::: Document segment

Last night, Houston and I were on our nightly jog/walk when a large Golden Retriever approached. I slowing picked up Houston and put out my other hand so the dog could smell me. He didn't seem aggressive but he wanted to smell Houston's butt and I wouldn't let him. Ever time he ran to jump at me I would say "NO" sharply and sort of tapped him on his nose.

Well, then he followed us and followed us. All this time I had Houston in my arms. I was talking loudly saying, "Who do you belong to boy?" Hoping one of the neighbors would come out and notice. No one did or didn't seem to care!!!!!!!!!!!!!

So I decided to make another lap around the block because I didn't want the dog following me home. Plus, he was a beautiful dog and I didn't want something to happen to him. So, we walked back towards were he first approached us. In the meantime, I asked a few neighbors on a different block and no one knew to whom the dog belonged to. I sort of had an idea.

So, I started ringing doorbells. Say the least, the first person wasn't really nice to me at all. Then it happened. The dog decided he really really really liked me and tried latching on to my leg. All 100 lbs of him. :help: I firmly grabbed him by the hair on his neck like a Mommy dog (he didn't have a collar) and said NO, SIT. He did listen but was getting more aggressive.

Finally a car came down the road and it turned out to be the owners of the dog. :amen: They didn't know how he got out of the fence. They said Thank you and Houston and I started on our way but he still continued to follow. The owner finally got him to come to his house.

::::::

**Requirements**
a) Based on the post about the Golden Retriever, decide whether each statement is true. Answer yes or no, quoting the words from the post that settle it: (i) the dog was wearing a collar; (ii) the owners arrived by car; (iii) the dog weighed 100 pounds.
b) Locate every line of the records that contains the string "right", matching case, and copy each of those lines.
The records have no connection to the post.

::: Material for the task

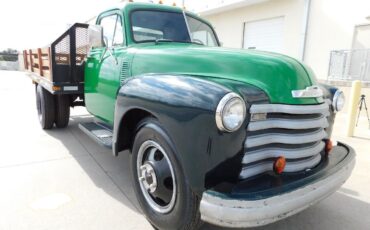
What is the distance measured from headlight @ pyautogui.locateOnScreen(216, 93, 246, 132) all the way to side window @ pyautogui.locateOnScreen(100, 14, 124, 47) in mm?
2045

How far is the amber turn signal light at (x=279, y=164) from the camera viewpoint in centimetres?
196

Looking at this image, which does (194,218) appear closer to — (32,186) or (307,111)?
(307,111)

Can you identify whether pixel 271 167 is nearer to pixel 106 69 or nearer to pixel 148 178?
pixel 148 178

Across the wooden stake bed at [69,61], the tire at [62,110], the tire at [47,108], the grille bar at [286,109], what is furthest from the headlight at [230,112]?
the tire at [47,108]

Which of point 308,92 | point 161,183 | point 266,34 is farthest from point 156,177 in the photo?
point 266,34

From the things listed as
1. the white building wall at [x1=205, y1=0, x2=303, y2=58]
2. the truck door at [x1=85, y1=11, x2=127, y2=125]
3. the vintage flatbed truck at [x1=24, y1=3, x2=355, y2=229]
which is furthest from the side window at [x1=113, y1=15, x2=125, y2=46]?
the white building wall at [x1=205, y1=0, x2=303, y2=58]

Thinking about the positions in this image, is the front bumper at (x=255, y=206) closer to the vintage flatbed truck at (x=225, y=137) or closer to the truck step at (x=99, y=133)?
the vintage flatbed truck at (x=225, y=137)

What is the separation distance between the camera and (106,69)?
11.4ft

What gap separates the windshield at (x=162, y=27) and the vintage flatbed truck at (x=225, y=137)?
1.45ft

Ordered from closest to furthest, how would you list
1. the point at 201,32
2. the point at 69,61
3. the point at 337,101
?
the point at 337,101 → the point at 201,32 → the point at 69,61

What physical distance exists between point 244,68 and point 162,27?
1610 mm

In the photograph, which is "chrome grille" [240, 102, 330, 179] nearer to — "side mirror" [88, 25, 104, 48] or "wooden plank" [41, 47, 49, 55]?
"side mirror" [88, 25, 104, 48]

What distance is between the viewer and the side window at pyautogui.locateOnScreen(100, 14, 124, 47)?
348 cm

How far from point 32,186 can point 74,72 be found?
1883 millimetres
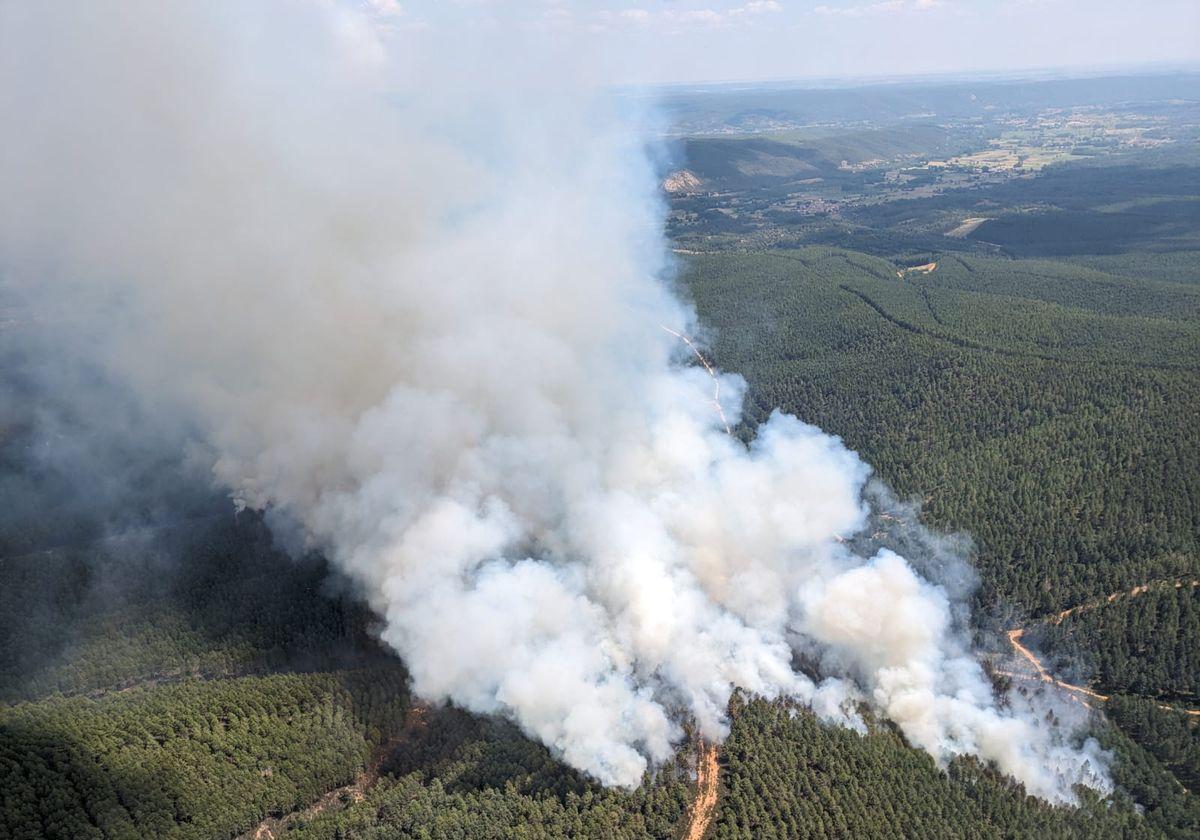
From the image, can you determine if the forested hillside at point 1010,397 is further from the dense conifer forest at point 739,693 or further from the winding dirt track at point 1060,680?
the winding dirt track at point 1060,680

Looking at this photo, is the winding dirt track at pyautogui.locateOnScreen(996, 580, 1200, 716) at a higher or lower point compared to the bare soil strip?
higher

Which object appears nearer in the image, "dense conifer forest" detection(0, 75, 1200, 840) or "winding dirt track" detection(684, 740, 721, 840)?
"dense conifer forest" detection(0, 75, 1200, 840)

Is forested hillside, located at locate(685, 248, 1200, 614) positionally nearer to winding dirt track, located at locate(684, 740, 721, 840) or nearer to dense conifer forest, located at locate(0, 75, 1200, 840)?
dense conifer forest, located at locate(0, 75, 1200, 840)

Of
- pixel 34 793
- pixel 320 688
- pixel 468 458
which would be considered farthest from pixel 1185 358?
pixel 34 793

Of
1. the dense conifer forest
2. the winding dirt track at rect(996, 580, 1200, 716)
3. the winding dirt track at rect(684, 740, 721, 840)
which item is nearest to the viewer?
the dense conifer forest

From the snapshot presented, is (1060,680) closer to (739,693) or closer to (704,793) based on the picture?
(739,693)

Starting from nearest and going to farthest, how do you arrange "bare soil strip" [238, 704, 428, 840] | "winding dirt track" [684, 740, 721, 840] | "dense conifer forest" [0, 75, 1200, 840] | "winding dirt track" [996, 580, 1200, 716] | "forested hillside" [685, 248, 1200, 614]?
"dense conifer forest" [0, 75, 1200, 840] < "winding dirt track" [684, 740, 721, 840] < "bare soil strip" [238, 704, 428, 840] < "winding dirt track" [996, 580, 1200, 716] < "forested hillside" [685, 248, 1200, 614]

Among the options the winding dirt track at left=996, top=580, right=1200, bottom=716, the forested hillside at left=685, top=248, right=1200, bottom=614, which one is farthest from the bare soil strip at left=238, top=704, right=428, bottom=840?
the forested hillside at left=685, top=248, right=1200, bottom=614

::::::

**Solutions in order**
a)
(i) No: "he didn't have a collar"
(ii) Yes: "Finally a car came down the road and it turned out to be the owners of the dog."
(iii) Yes: "All 100 lbs of him."

b)
Among the options the winding dirt track at left=996, top=580, right=1200, bottom=716, the forested hillside at left=685, top=248, right=1200, bottom=614, which one is farthest from the bare soil strip at left=238, top=704, right=428, bottom=840?
the forested hillside at left=685, top=248, right=1200, bottom=614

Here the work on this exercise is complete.